■ Task requirements ■
Among the entries below, please repeat exactly and only the lines from the line containing "[crowd-labeled camera trap]" to the line containing "category: gazellethomsons", both lines included.

■ Available data ■
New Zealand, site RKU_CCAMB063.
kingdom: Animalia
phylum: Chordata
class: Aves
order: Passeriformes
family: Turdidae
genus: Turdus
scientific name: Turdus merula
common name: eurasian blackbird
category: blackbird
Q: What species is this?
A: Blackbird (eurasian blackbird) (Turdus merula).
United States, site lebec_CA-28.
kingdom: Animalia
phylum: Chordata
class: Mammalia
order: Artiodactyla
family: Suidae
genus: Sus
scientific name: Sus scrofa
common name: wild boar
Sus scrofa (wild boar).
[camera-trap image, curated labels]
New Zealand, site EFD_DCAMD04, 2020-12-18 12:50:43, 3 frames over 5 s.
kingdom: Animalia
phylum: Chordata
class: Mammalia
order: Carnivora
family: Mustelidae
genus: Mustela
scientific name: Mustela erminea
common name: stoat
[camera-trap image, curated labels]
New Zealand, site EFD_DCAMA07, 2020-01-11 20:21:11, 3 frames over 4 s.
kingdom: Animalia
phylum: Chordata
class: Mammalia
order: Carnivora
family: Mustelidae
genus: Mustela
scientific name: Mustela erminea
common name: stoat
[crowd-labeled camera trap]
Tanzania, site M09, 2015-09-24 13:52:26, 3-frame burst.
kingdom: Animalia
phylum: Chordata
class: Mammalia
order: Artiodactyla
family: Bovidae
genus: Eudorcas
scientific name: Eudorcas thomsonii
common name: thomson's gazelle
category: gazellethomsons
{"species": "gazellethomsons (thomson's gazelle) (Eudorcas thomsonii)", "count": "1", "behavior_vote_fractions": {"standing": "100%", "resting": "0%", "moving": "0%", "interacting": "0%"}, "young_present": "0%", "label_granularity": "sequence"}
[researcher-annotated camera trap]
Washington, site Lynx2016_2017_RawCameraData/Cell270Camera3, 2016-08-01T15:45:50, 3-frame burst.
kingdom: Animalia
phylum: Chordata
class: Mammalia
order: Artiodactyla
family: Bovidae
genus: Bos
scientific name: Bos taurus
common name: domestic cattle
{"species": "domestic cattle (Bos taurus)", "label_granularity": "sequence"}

■ Your solution ■
[crowd-labeled camera trap]
Tanzania, site M09, 2015-09-24 13:52:26, 3-frame burst.
kingdom: Animalia
phylum: Chordata
class: Mammalia
order: Artiodactyla
family: Bovidae
genus: Eudorcas
scientific name: Eudorcas thomsonii
common name: thomson's gazelle
category: gazellethomsons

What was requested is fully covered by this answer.